In talking with CEOs and board members who made the decision to align with a larger regional health system, I discovered there is one issue that is frequently not at the top of the pro and con list: what happens if the market conditions that were present at the time of the acquisition change and the system no longer feels compelled to honor their promises? The fact is that the system executive with whom you made the deal may not be in the picture in a couple of years and his or her replacement will decide to “go in a different direction.”

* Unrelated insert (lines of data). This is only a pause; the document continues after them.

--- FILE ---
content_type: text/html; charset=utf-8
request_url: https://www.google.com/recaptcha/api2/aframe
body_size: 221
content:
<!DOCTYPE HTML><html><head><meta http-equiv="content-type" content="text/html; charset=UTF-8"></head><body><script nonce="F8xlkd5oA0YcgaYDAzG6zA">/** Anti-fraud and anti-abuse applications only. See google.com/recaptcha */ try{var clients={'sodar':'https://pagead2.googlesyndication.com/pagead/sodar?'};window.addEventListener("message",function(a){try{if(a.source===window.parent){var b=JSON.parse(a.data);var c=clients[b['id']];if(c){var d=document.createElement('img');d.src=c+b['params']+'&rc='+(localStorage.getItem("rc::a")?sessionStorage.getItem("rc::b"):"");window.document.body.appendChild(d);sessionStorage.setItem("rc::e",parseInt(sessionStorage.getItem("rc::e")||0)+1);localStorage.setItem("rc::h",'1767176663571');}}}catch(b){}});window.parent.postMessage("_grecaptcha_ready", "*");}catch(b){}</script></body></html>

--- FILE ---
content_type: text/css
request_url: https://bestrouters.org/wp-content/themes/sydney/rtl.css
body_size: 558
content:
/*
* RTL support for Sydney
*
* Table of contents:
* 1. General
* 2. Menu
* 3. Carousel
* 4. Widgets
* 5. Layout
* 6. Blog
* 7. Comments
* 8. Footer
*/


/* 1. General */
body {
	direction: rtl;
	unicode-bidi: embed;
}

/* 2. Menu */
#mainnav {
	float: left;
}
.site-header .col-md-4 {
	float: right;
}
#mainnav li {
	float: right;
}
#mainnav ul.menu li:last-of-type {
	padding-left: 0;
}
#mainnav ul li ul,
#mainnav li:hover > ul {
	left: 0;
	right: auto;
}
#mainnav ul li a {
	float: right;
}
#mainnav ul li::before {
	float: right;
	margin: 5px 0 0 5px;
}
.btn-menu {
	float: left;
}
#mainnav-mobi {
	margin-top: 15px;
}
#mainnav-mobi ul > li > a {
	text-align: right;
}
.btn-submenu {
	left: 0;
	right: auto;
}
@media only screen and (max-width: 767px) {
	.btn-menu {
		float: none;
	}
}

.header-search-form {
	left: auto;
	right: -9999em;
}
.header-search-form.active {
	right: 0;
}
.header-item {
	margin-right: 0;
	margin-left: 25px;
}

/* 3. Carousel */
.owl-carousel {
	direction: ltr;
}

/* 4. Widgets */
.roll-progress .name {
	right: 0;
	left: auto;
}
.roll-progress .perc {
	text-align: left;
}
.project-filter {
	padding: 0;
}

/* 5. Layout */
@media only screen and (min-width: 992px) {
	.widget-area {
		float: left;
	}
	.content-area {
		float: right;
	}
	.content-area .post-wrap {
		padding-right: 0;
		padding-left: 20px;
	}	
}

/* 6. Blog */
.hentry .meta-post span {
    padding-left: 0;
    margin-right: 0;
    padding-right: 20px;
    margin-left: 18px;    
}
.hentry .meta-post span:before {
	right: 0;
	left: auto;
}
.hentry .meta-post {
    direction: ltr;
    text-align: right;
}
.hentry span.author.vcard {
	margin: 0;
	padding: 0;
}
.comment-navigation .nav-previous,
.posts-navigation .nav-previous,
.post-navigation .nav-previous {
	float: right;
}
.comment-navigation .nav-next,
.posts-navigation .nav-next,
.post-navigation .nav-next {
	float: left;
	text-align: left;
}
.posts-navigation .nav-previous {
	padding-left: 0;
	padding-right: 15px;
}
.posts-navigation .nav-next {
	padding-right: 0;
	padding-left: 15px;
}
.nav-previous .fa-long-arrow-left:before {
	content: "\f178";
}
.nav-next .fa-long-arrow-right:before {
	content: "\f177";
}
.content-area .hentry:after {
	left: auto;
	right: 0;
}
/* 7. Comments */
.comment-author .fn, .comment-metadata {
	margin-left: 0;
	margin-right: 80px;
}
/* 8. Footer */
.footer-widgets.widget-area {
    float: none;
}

That is, surprisingly, not that unusual.

A CEO I know said he that he routinely suffers from corporation reorganization shock. “We were in fairly good shape when the board decided to find a strategic partner to ensure our long-term viability. We were able to achieve some important strategic concessions regarding the development of our medical staff — recruitment of specialists like orthopedic surgeons — but then after the CEO retired and one more strategic review, about which we were not consulted, they told us that they wanted to focus specialty care resources on the regional flagship hospital, 45 miles away.

“What we did not incorporate into the deal was the option to end the relationship if the system failed to deliver on its promise,” he lamented.

Former CHI executives from that struggling system’s Houston market, said some former St. Luke’s board members rue the day they agreed to the CHI takeover. “It has been a total disaster,” a former CFO quoted one member of the board.

On the other hand there have been some very smart deals. One major regional health system recently agreed to align themselves with a larger one in another part of the state. There was no strategic overlap. The deal provided the smaller system with a substantial capital infusion to close the purchase of five area community hospitals. The smaller system retained local governance control and the larger system won the right to market its managed care products in those markets, something they had been unable to do previously. There are additional financial incentives for the smaller system if they achieve their financial targets. So, as of today, this sounds like a big win-win, especially for the regional system which expanded its footprint and maintained local control just in case their larger partner “decides to go in a different direction.”

A word to boards who are flirting with the idea of finding a partner who will answer their concerns: be careful what you pray for and, unless you are financially desperate, be a tough negotiator. If you have a good balance sheet and a savvy CEO, and if you are willing to fight to protect your community’s most important asset, a merger, strategic alignment, or whatever you want to call the transfer of governance local control to a central office, may not be the right answer.